§ **Exercise set**:
- 1) Print everything in the passage on Egypt's post-revolution politics from "By the end of the" down to "of last year).".
- 2) Pick up the passage on Egypt's post-revolution politics where it ends and keep writing it.

§ **Given text**:

- - - - - - -

Their tactics included the direct manipulations of the elections process, the inexplicably favorable decisions by the Mubarak-era Presidential Elections Commission, the use of state media as well as private media outlets controlled by Mubarak-era corrupt businessmen to frighten the public about the specter of an impending theocracy, the clever ability to play the pro-revolution groups against each other, and the SCAF-appointed government’s deliberate disruption of the daily lives of ordinary Egyptians through the constriction of key staples and a lack of security in the street. Soon the public associated the revolution with instability, shortages and chaos. Dejected, many wished for the days of the old regime.
Throughout last year and aided by the Muslim Brotherhood’s missteps and behind-the-scenes dalliances with the generals, SCAF was able to create acute alienation and sow real mistrust between the MB, the country’s largest organized movement, and the rest of the pro-revolution and youth groups. By the end of March 2012, SCAF felt so emboldened by the success of its plan that it began to openly challenge and threaten the now alienated MB, despite the fact that the group was by that time firmly in charge of both chambers of parliament.
By the end of the first round of the presidential elections, SCAF succeeded in propelling its preferred candidate to second place behind the MB candidate. Ironically, both sides calculated that their chances of capturing the presidency would be greatly enhanced if they faced each other. The military’s candidate believed that he would then reinvent the old regime by presenting to the confused and frightened public with the stark choices between the civil state represented by himself and a menacing religious state epitomized by his opponent. On the other hand, the MB believed that its best chance would be to face a candidate from the loathed Mubarak era so as to force the pro-revolution groups to support its candidate despite the ill feelings generated towards the Islamic group (especially when it abandoned the youth groups during their confrontations with SCAF during much of last year).

- - - - - - -

§ **Given entries**:
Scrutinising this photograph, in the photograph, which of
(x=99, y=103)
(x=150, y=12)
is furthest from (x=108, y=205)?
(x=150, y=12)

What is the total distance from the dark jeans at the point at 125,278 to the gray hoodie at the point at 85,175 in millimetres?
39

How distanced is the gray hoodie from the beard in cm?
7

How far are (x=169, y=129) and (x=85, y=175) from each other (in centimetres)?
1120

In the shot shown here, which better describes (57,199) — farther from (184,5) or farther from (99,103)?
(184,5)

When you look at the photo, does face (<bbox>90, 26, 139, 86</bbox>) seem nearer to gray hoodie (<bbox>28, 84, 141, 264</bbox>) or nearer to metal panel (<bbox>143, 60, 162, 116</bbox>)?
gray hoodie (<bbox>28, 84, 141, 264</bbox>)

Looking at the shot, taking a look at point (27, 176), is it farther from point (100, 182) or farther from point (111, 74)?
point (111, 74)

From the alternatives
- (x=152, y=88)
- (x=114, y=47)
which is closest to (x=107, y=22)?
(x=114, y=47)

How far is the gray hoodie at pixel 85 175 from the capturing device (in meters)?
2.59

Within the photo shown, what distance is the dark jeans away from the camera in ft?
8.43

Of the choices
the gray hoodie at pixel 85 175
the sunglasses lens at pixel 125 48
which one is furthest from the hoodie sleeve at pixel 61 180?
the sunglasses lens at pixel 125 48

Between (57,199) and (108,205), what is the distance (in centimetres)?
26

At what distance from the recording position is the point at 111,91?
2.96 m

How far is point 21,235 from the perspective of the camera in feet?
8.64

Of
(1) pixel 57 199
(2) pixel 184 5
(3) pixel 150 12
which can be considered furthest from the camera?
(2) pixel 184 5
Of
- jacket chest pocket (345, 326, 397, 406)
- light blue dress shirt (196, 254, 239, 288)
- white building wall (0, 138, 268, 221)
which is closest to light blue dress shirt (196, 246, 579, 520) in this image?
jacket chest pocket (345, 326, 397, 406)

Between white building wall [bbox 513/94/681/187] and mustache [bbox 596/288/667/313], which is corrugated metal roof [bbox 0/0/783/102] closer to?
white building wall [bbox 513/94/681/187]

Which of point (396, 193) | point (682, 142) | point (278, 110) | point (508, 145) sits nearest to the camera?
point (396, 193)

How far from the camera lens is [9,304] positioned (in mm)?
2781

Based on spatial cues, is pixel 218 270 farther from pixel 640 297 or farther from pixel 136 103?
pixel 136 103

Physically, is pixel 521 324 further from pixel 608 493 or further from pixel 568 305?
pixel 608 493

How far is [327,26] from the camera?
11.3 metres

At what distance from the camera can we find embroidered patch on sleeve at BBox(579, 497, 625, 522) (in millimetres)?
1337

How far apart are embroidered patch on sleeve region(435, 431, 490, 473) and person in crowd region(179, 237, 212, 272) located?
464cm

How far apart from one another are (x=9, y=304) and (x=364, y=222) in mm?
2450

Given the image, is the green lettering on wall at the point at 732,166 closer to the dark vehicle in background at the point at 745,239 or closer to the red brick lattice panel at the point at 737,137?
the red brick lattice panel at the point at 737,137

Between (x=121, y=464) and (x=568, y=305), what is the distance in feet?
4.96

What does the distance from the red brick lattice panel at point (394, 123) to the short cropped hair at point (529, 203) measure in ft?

- - - - - - -

§ **The responses**:
- 1)
By the end of the first round of the presidential elections, SCAF succeeded in propelling its preferred candidate to second place behind the MB candidate. Ironically, both sides calculated that their chances of capturing the presidency would be greatly enhanced if they faced each other. The military’s candidate believed that he would then reinvent the old regime by presenting to the confused and frightened public with the stark choices between the civil state represented by himself and a menacing religious state epitomized by his opponent. On the other hand, the MB believed that its best chance would be to face a candidate from the loathed Mubarak era so as to force the pro-revolution groups to support its candidate despite the ill feelings generated towards the Islamic group (especially when it abandoned the youth groups during their confrontations with SCAF during much of last year).

- 2)
After the first round of the presidential elections, the pro-revolution groups garnered almost 15 million votes (with Mursi receiving 5.8 million). On the other hand, Mubarak-era affiliated candidates received 8 million votes (led by Shafiq’s 5.5 million votes.) But the two major (though defeated) candidates supported by the pro-revolution groups in the first round were Hamdein Sabahi and Dr. Abdel Moneim Abol Fotouh, receiving 4.8M and 4.1M votes respectively.
Although Abol Fotouh promptly threw his support behind Mursi, citing the threat to the revolution if the military man won, Sabahi asked his supporters to invalidate their votes or boycott the elections, hoping to create a dynamic where both candidates could somehow lose in the court of public opinion. This would set the stage for his comeback as the pro-revolution and pro-civil state candidate. Quietly, SCAF’s candidate hoped that enough of Sabahi’s supporters would boycott the elections or invalidate their votes so that the numerical advantage of the pro-revolution groups would be neutralized.
As the military’s scheme was in full force relying on media offensive, bribes, and scare tactics, several polls conducted by state-sponsored institutions confirmed to SCAF that Shafiq had the momentum. The support of the military and the institutions of the deep state became even bolder, so much so that many political analysts thought the elections were practically over. To push this sentiment of inevitability, SCAF threw caution to the wind and committed a major error in judgment. In fact, it might have actually cost Shafiq the election.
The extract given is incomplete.